- SET TASK 1:
Answer these questions about the Petrocaribe article.
(a) On what date did the Venezuelan Government launch the initiative?
(b) Which Cuban refinery is being reactivated?
(c) How many countries signed the agreement?
>> Start DOCUMENT EXCERPT
Friday, August 25, 2006

by Jeanne G. Liendo P.

Most of Petrocaribe’s member countries don't have appropriate infrastructure and neither do they have control over their energy resources, port operations and storage tanks.

The case of Cuba, although exceptional, also falls within the framework of Petrocaribe. The island has not only had an economic boom but it has also managed to start work to reactivate its Cienfuegos refinery.

A popular proverb goes “it’s easier said than done.” Although it would be a sin to use this cliché, this simple sentence summarizes what has happened with Petrocaribe during its first year of life.

The point is that this energy initiative launched with much pomposity by the Venezuelan Government on June 29, 2005, seeking among other things, to benefit Central America and Caribbean countries with oil supplies granted under preferential financial conditions, has barely been implemented in five nations (Cuba, Jamaica, Saint Vincent and the Grenadines, the Dominican Republic and Haiti) out of the 13 countries that signed the agreement. Haiti joined Petrocaribe in May this year, following René Preval’s rise to power.

Three out of the other ten islands (Belize, Grenada and Saint Kitts and Nevis) are on their way to implementing the agreement in the medium term, whereas the other six countries (Antigua and Barbuda, Dominica, Suriname, Guyana, Saint Lucia and Bahamas) have not taken any steps to implement the oil agreement, though some have received occasional deliveries of oil-derived products such as asphalt and liquefied oil gas (LOG), or other kinds of energy benefits.

Major reasons  

Both government spokesmen and analysts agree that the slow progress in implementing the agreement in the different signatory countries is due to classical bureaucratic (government and managerial) obstacles as well as the major difficulties in terms of infrastructure, namely distribution, storage of crude oil and products, and even terminals to load and unload ships (ports).
>> End DOCUMENT EXCERPT
>> Start SUPPLIED RECORDS
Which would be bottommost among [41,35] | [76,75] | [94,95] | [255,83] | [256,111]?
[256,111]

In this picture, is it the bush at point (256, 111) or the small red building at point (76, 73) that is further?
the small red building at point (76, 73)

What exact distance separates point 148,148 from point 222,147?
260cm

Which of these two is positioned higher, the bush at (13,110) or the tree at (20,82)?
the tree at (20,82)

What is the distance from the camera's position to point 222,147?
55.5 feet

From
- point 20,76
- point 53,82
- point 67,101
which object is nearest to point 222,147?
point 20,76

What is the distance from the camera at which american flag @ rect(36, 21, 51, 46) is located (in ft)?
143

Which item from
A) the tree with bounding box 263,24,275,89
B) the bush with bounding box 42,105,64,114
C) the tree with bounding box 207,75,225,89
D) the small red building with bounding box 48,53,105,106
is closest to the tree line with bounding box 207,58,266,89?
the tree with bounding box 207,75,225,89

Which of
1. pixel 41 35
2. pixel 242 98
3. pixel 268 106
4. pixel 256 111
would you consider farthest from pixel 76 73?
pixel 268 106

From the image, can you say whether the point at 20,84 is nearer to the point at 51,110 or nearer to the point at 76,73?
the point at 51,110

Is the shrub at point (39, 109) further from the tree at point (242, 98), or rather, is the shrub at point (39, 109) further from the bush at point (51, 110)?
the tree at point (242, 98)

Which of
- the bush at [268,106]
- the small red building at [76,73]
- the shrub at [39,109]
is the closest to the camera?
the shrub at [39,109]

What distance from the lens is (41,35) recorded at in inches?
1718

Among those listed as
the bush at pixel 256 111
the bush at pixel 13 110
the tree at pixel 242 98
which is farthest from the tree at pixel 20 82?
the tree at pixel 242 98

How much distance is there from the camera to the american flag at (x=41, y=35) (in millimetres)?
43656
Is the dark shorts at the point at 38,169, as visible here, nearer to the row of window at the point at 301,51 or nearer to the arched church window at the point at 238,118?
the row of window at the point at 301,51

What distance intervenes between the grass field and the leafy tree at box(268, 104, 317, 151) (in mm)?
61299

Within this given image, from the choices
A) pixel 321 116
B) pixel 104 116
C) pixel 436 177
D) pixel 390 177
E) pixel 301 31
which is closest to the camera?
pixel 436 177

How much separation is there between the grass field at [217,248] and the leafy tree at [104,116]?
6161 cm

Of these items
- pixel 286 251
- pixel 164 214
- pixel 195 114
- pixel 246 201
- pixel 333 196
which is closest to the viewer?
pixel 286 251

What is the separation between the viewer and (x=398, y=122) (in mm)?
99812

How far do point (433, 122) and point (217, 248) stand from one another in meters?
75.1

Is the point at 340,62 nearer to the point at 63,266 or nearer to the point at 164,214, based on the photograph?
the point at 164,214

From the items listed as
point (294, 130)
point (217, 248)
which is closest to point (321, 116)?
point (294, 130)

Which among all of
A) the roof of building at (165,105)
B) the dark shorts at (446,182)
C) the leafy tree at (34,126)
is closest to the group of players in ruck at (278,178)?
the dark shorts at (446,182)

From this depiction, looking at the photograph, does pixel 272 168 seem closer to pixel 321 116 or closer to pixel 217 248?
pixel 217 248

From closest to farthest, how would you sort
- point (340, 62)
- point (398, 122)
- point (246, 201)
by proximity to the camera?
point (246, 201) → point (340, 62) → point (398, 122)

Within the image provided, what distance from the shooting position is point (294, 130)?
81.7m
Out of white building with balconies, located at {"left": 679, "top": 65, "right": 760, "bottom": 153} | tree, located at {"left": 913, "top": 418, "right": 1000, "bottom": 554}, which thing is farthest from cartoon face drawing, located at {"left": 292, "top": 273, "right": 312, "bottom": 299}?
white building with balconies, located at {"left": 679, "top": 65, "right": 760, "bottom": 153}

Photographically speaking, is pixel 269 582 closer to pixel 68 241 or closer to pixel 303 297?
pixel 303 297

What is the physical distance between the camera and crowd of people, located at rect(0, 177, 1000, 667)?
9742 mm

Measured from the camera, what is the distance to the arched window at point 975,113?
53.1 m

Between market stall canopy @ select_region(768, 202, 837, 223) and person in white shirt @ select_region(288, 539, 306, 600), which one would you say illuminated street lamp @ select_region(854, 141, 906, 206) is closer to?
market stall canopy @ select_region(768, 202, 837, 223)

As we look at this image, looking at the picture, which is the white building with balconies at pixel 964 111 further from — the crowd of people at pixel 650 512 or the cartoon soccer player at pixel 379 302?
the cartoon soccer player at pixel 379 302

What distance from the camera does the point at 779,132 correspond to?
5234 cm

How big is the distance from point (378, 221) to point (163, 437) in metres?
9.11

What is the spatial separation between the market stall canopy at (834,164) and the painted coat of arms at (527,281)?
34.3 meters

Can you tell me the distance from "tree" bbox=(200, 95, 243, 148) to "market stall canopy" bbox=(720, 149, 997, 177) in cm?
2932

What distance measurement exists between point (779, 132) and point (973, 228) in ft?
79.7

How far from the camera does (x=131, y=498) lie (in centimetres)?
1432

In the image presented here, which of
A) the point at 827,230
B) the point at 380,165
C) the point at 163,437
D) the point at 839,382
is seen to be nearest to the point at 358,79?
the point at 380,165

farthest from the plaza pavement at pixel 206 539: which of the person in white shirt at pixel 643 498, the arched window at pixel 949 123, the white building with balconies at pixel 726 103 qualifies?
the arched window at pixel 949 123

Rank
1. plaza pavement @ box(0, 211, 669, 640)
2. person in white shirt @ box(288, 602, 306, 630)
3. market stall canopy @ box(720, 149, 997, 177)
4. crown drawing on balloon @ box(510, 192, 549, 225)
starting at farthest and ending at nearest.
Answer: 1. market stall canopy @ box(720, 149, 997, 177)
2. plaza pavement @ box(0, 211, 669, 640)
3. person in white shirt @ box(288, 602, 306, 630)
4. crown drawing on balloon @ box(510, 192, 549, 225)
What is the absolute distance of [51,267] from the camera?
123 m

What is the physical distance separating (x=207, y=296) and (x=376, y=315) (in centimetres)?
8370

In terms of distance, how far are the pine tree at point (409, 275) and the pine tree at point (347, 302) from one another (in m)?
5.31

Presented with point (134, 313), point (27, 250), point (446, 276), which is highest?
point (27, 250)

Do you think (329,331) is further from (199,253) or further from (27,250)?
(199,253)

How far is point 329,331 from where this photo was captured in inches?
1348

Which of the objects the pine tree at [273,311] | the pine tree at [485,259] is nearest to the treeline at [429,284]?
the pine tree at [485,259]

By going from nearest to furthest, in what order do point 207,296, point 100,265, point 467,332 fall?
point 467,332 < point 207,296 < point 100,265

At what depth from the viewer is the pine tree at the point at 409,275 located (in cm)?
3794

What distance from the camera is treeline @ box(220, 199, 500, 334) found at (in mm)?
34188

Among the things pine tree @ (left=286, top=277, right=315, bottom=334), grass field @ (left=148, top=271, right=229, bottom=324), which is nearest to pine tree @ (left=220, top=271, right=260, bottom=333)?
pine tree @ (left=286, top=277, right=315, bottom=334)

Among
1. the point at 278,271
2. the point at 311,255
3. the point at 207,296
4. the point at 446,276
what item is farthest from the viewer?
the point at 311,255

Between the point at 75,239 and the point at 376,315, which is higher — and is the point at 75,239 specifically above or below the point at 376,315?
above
>> End SUPPLIED RECORDS
- SET TASK 2: Find every line in the listing above that contains the string "rect", and copy each one. Case counts.

- FULL OUTPUT 1:
(a) June 29, 2005
(b) The Cienfuegos refinery
(c) 13

- FULL OUTPUT 2:
What is the distance from the camera at which american flag @ rect(36, 21, 51, 46) is located (in ft)?
What is the physical distance between the camera and crowd of people, located at rect(0, 177, 1000, 667)?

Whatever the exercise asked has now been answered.